== PARTS OF THE EXERCISE ==
1) According to the commentary on ending the DACA program, how many months does Trump's phase-out give congressional Republicans?
2) Write the next part of the commentary on ending the DACA program, picking up after its final sentence.

As if they didn’t have enough messy business to deal with this month, the congressional Republicans are now obliged to decide the fate of some 800,000 “dreamers.” The issue involves complicated policy questions, the political considerations are trickier yet, and given the way everything else has been going lately it could well end badly for the Grand Old Party.
President Donald Trump announced Tuesday that he would phase out the Deferred Action for Childhood Arrivals program, which allowed youths whose foreign parents had illegally brought them to America as children to avoid deportation for several years and be granted work permits and permission to apply for citizenship, and because the policy had been instituted by an executive order of President Barack Obama he’s constitutionally entitled to do so.
There are strong arguments for doing so, as well, starting with the idea that the constitution requires legislative approval, and that six state attorneys general threatened to file a very promising suit about it today. There are also all those oft-made arguments about the economic and social costs of failing to enforce immigration, and if there wasn’t a widespread public sentiment for stricter enforcement Trump probably wouldn’t be president. There’s also a theoretical possibility, at least, that the deliberations of a duly-elected House and Senate might come up with some wiser than the current or previous president could think of, and if they can’t, well, that’s a pretty sad state of affairs for everybody.
There are plenty of arguments being made all over the press that Trump shouldn’t have done it, however, and our guess is that a sentimental public will now find many of them persuasive. The arguments for Trump’s order are legalistic, involve abstract analysis of the very mixed social and economic costs and benefits that any intellectually honest person will acknowledge, and must be so carefully phrased as so to leave no suspicion that any unpleasant racial motivations are involved, all of which leave Trump at a rhetorical disadvantage. The arguments against Trump’s action come with true stories about the plucky offspring of illegal immigrants who have contributed to their schools and workplaces and the American military, the video footage will show many of them to be darned cute, and Trump’s antagonists in the press are very effective at that kind of rhetoric. There’s a valid argument to be made even without the sentimentality, too, as those true stories do demonstrate the social and economic benefits that immigration bring and which any intellectually honest person must acknowledge, and even Trump concedes that the 800,000 people who suddenly find themselves facing deportation to lands they’ve never known are entirely blameless for being here.
There’s surely some wise solution to the problem, but it’s proved elusive to both Democratic and Republican congresses for several decades now, so it’s hard to see how the Republicans of the moment are going solve everything in the six months Trump’s phase-out gives them. Even when Obama was getting great press and polling well and had huge Democratic majorities in both chambers of Congress they couldn’t pass the Development, Relief, and Education for Alien Minors Act, an ugly formulation that yielded the acronym DREAM and that touching “dreamers” description of the children of illegal immigrants, and when Obama decided to enact the same policy by executive order he had to admit it would have been better if Congress had acted. Now that there’s a tough-on-illegal-immigraton Republican majority in Congress and a Republican president who prides himself on being tougher on illegal immigration than anybody, we wouldn’t be much surprised if the Democrats’ DREAM at long last comes true.

== DATA ==

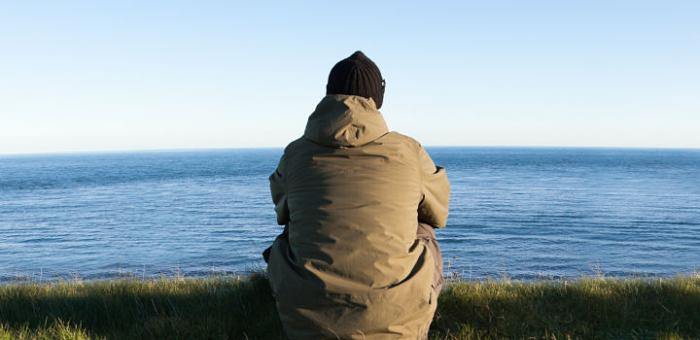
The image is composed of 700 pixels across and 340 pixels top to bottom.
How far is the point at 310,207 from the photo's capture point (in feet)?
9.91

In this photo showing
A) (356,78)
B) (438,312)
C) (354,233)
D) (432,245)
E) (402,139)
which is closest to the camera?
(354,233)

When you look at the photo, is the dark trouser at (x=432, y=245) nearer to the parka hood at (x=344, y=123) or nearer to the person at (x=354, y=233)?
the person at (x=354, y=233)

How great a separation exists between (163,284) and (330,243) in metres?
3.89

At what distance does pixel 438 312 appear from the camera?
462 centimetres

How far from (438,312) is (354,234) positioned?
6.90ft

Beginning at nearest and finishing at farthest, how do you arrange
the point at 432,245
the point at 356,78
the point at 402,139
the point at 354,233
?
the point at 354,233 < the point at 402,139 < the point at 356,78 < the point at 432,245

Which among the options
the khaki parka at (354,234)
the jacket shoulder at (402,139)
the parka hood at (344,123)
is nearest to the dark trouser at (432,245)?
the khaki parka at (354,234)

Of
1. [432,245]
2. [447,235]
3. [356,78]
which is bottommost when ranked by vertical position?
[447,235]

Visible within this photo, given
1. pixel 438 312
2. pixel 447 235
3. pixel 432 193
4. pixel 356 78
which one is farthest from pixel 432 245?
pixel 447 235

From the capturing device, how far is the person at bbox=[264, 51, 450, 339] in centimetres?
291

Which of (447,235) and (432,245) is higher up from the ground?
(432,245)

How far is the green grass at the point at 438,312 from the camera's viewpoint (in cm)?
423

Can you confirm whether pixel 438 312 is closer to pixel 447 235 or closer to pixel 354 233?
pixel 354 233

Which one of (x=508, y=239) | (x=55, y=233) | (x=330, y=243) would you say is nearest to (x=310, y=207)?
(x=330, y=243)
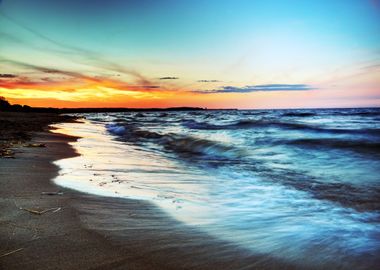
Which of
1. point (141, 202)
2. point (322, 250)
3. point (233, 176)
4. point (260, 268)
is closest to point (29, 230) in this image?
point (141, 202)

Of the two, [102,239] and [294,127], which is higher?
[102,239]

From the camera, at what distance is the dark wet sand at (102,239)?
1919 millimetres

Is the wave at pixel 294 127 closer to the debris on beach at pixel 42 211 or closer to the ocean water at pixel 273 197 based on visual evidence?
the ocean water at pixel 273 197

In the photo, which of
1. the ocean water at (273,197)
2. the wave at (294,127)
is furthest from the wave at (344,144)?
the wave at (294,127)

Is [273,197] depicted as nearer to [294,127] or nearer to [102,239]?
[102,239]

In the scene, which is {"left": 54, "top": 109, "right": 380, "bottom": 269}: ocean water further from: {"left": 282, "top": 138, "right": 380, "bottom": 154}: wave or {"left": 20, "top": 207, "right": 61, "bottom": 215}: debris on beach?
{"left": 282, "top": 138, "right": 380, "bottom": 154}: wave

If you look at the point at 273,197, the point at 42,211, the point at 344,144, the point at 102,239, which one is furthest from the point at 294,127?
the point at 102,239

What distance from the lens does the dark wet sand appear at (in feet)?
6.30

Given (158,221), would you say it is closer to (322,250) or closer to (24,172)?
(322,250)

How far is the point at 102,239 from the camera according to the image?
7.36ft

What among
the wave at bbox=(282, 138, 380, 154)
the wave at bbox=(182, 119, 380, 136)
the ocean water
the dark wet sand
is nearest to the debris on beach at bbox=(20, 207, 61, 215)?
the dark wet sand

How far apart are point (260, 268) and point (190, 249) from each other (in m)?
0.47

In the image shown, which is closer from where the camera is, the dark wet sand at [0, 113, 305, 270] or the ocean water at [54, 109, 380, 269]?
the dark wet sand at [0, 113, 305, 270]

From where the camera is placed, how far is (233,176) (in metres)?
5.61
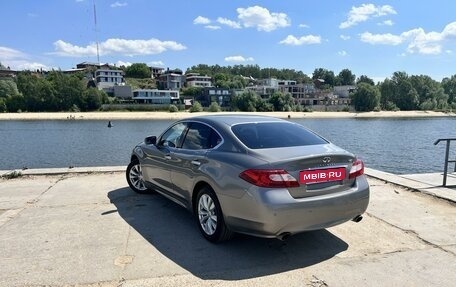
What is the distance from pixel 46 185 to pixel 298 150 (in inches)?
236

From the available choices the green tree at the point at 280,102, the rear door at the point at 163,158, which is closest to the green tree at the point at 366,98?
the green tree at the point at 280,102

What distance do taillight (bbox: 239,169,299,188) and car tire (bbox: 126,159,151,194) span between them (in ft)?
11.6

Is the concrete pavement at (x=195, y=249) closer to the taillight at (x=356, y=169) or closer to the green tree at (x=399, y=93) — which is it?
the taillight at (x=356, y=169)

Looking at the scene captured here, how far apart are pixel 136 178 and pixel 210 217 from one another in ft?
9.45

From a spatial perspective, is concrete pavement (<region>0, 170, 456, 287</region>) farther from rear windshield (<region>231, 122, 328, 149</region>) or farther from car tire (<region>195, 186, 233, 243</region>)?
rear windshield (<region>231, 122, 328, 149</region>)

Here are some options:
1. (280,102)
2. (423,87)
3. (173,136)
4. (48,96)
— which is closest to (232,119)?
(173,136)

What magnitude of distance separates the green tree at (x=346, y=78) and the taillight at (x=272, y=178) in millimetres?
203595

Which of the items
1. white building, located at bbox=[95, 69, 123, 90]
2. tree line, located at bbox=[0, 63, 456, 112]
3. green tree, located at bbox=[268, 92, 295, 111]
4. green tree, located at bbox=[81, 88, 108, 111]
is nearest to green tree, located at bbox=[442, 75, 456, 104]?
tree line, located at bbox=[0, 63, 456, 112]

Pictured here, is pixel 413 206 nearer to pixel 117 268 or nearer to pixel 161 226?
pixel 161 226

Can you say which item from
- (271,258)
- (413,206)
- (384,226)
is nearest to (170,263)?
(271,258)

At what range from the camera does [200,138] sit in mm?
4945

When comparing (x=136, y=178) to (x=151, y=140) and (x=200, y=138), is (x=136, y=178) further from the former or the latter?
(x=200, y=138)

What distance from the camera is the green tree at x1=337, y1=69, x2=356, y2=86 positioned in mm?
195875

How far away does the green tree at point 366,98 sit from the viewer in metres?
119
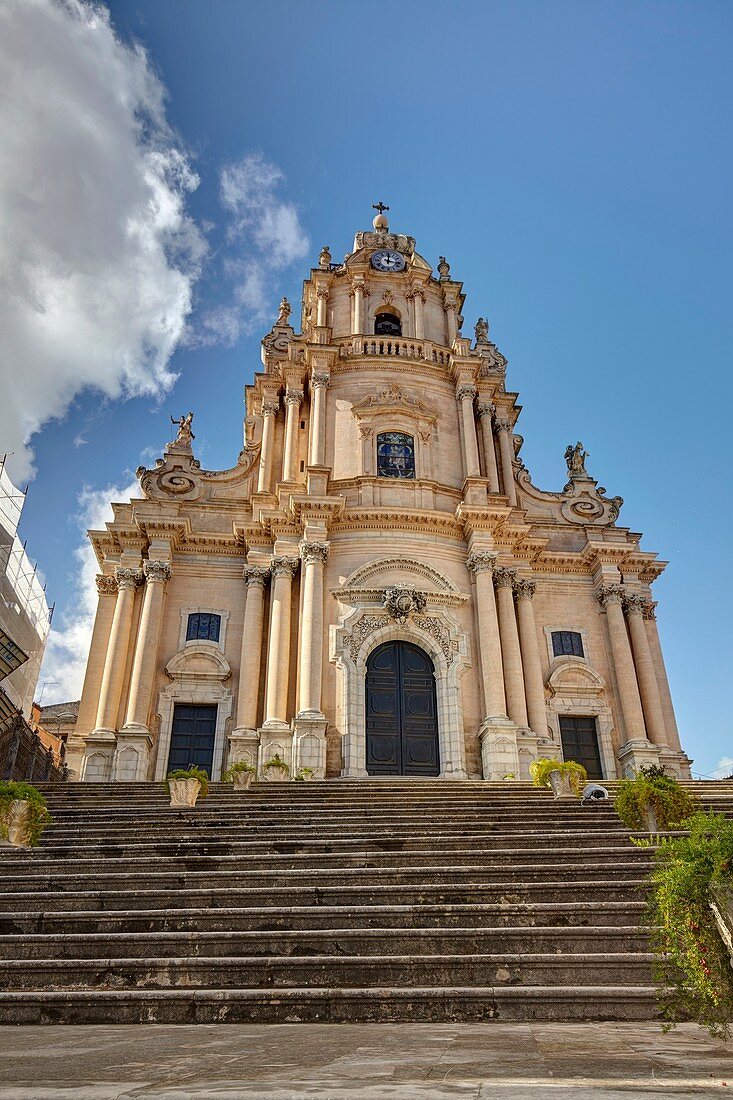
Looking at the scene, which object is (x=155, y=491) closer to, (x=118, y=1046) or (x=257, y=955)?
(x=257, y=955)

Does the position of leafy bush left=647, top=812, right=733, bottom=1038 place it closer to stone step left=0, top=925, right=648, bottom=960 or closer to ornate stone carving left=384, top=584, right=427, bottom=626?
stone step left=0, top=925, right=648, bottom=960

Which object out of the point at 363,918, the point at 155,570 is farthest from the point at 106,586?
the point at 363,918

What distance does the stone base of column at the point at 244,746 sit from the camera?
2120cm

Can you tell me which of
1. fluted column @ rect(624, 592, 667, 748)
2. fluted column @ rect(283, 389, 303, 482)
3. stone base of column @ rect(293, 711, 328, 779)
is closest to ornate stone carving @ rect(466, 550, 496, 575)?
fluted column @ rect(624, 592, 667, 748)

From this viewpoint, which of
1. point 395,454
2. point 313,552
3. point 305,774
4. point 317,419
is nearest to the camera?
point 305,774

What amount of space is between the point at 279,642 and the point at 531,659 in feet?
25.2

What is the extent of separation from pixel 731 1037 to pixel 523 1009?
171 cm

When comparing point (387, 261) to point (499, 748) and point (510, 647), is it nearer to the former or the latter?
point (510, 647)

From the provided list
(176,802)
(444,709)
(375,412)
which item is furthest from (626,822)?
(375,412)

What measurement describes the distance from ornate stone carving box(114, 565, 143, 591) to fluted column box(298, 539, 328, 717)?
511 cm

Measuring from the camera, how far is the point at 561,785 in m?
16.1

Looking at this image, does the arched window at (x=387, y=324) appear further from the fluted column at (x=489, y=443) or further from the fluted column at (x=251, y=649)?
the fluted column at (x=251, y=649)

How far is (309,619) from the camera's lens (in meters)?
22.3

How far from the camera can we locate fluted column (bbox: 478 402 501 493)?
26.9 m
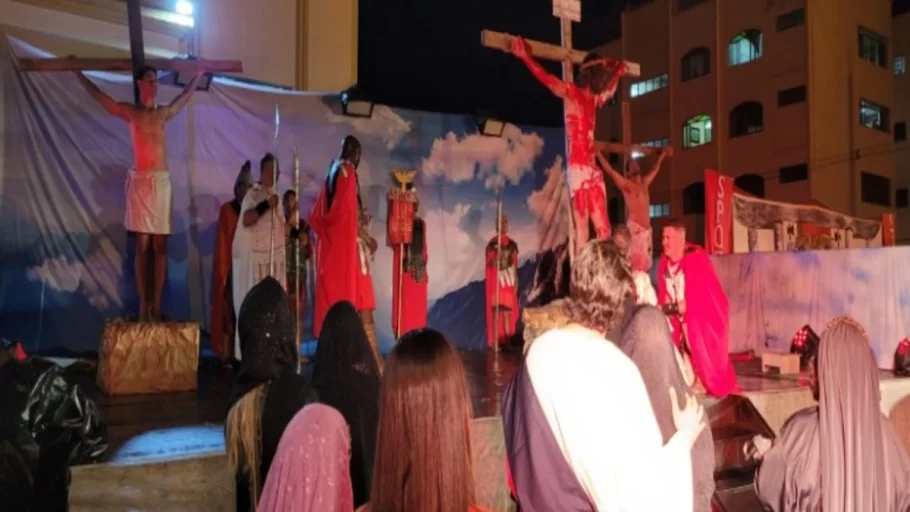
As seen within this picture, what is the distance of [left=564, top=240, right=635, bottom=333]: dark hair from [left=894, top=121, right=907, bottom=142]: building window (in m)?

--

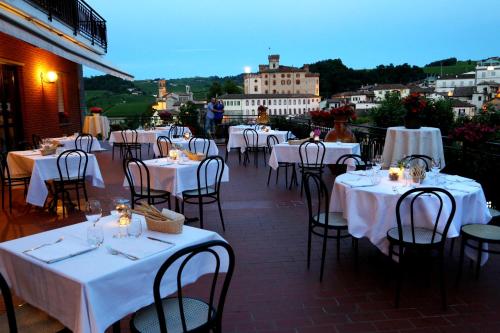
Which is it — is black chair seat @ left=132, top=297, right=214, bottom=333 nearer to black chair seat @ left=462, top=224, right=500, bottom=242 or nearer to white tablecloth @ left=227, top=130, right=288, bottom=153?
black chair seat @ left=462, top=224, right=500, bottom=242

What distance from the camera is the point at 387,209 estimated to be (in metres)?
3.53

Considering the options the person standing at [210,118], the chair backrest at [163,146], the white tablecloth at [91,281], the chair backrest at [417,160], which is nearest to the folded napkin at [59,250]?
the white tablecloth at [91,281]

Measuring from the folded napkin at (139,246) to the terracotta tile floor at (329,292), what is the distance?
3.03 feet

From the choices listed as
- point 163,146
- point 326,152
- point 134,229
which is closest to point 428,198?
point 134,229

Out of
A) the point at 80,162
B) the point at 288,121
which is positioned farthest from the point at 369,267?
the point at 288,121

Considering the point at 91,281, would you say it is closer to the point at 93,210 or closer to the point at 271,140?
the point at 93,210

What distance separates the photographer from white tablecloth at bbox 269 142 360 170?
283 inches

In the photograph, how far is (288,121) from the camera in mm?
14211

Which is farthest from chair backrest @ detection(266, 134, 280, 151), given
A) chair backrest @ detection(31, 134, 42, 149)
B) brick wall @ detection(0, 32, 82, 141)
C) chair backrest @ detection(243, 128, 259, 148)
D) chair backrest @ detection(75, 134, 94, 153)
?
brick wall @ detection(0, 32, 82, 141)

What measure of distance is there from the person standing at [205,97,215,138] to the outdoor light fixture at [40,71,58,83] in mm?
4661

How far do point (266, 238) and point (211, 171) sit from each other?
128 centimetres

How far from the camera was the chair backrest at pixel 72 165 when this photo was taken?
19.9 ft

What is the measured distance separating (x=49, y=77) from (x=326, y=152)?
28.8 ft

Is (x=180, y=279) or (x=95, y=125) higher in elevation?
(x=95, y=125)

* * *

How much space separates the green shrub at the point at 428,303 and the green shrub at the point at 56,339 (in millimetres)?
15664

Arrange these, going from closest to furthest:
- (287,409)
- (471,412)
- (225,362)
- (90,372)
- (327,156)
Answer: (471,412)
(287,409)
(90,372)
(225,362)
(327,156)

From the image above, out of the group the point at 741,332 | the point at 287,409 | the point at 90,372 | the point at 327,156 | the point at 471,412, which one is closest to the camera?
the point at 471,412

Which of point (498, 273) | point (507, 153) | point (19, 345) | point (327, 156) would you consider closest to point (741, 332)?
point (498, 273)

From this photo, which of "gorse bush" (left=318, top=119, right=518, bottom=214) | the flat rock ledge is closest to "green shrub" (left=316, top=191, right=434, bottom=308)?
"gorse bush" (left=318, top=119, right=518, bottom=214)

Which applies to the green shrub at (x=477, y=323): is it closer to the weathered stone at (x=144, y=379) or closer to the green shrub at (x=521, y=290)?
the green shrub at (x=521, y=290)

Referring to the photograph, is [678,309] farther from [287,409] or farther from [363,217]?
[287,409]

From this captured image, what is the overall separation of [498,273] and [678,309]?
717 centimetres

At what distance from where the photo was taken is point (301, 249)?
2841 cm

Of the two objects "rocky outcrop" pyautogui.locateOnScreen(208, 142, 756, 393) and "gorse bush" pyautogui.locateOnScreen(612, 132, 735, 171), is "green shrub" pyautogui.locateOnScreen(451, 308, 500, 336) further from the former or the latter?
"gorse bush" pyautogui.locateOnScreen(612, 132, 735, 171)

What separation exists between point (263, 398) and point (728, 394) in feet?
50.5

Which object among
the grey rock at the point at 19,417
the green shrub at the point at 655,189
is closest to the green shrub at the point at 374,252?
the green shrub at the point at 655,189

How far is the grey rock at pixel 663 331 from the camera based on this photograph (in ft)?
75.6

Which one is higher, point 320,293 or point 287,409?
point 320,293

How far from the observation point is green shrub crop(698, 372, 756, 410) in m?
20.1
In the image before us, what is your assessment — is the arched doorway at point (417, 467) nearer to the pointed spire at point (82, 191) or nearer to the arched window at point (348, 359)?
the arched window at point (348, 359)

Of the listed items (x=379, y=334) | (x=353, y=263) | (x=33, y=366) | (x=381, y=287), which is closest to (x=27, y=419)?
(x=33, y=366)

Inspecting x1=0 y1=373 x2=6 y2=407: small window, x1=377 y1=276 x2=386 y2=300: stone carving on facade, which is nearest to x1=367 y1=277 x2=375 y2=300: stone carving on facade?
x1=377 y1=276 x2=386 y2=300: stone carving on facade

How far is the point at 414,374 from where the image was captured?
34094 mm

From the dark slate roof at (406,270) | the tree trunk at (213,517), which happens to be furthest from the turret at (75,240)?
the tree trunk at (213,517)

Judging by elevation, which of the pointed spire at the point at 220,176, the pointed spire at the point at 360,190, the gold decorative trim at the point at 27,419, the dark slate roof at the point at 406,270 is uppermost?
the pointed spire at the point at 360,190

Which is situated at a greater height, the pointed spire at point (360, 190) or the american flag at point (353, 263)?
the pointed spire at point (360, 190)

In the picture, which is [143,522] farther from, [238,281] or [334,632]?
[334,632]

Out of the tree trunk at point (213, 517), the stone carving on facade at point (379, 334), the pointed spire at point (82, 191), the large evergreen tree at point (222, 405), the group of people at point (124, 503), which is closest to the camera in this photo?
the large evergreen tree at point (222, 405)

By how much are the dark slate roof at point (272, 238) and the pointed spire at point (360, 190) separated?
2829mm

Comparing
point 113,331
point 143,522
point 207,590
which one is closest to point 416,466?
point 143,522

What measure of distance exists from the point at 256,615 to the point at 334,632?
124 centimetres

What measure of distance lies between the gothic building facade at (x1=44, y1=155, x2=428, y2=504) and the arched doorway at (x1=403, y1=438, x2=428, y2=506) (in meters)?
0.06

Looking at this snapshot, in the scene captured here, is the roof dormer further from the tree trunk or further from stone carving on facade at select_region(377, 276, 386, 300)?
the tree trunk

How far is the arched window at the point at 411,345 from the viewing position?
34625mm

== SET OF ANSWERS ==
1) Six months.

2)
Polling shows that cute kids who have contributed to their communities and are here through no fault of their own enjoy considerable public support, far more than for the president and far, far more than the Congress, and the numbers are almost as bad as the ones that sunk their long-promised plan to repeal and replace the Obamacare law. The Republican majorities in Congress don’t march in the same ideological lockstep as that Democratic majority used to, with many taking a more business-minded approach to illegal immigration and appealing to districts that won’t tolerate any suspicion of racial intolerance, and a lot of Republicans these days feel free to clash with the low-polling Trump in ways that no Democrat would have ever dared with Obama. There are enough Democrats still left in Congress that it won’t take too many Republicans in Congress who don’t want to explain to their voters why they’re kicking out that cute and blameless A student who didn’t chose to be here to get some sort of permanent residency for most of the “dreamers” passed, and a lot of the usual arguments about illegal immigration doesn’t apply to a law that deports criminals and requires tax payments and expects social and economic contributions. We can even see Trump signing it.
Our guess is that Trump signed the order in an attempt to further rouse his most hard-core supporters, most of whom are willing to be far tougher on illegal immigration than Trump really is, and even less concerned than he is if you suspect racial motivations, but he also framed the decision as a constitutional matter and hoped that Congress would come up with something that had “heart,” and that sounds suspiciously tolerant. The decision follows Trump’s pardon of Arizona Sheriff Joe Arpaio, who was so famously tough on illegal immigration he was convicted of routinely violating the Fourth Amendment rights of natural-born citizens who looked like they might be illegal immigrants, and a now downplayed threat to force a government shutdown to get funding for a border wall that only the most hard-core supporters seem to want, and Trump does so love those who so love him, so it’s also possible that he’ll wind up vetoing all those cute blameless kids out of the country.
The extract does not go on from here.